The “milk” may be liquified eggs that are passed out of the birth canal prematurely, Quan says. Some amphibians and other invertebrates lay similar “trophic eggs” for offspring to eat, he notes, although only when those offspring are really young. Cockroaches also produce “milk,” but that nourishment is simply absorbed passively through the eggshell of their embryos and is not part of the hatched roachlings’ diets.

The long-lasting parental care the team observed in jumping spiders mostly exists only in very few long-lived social vertebrates, such as humans and elephants, Quan says. “The extended maternal care indicates that invertebrates have also evolved [this] ability.”

Rosemary Gillespie, an evolutionary ecologist at the University of California, Berkeley, notes some other spider species also seem to provide for their young. One study in the 1990s observed that spiderlings of the funnel web spider Coelotes ate clear yellow drops of liquid or brownish clusters deposited on the web.
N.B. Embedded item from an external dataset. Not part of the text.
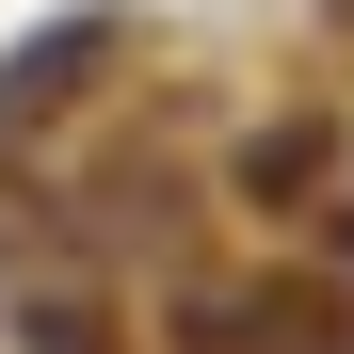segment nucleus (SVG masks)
Wrapping results in <instances>:
<instances>
[{"mask_svg": "<svg viewBox=\"0 0 354 354\" xmlns=\"http://www.w3.org/2000/svg\"><path fill=\"white\" fill-rule=\"evenodd\" d=\"M113 48H129L113 17H65V32L32 48V65H0V129H48V113H65V97H81L97 65H113Z\"/></svg>", "mask_w": 354, "mask_h": 354, "instance_id": "nucleus-1", "label": "nucleus"}, {"mask_svg": "<svg viewBox=\"0 0 354 354\" xmlns=\"http://www.w3.org/2000/svg\"><path fill=\"white\" fill-rule=\"evenodd\" d=\"M242 194H258V209H306V194H322V129H274V145L242 161Z\"/></svg>", "mask_w": 354, "mask_h": 354, "instance_id": "nucleus-2", "label": "nucleus"}]
</instances>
Mothers of another spider called Amaurobius lay “naked” egg sacs that spiderlings immediately devour.

Such care often signals a greater than usual offspring need, Royle says. For example, if there’s a chance there will be no food for newborns, or that young spiders are likely to be eaten by other predators before they have a chance to grow up and reproduce, then it can make sense for a mother to become a “helicopter” parent, he explains. Because this behavior taxes the mother, he adds, it likely only evolves in extreme situations.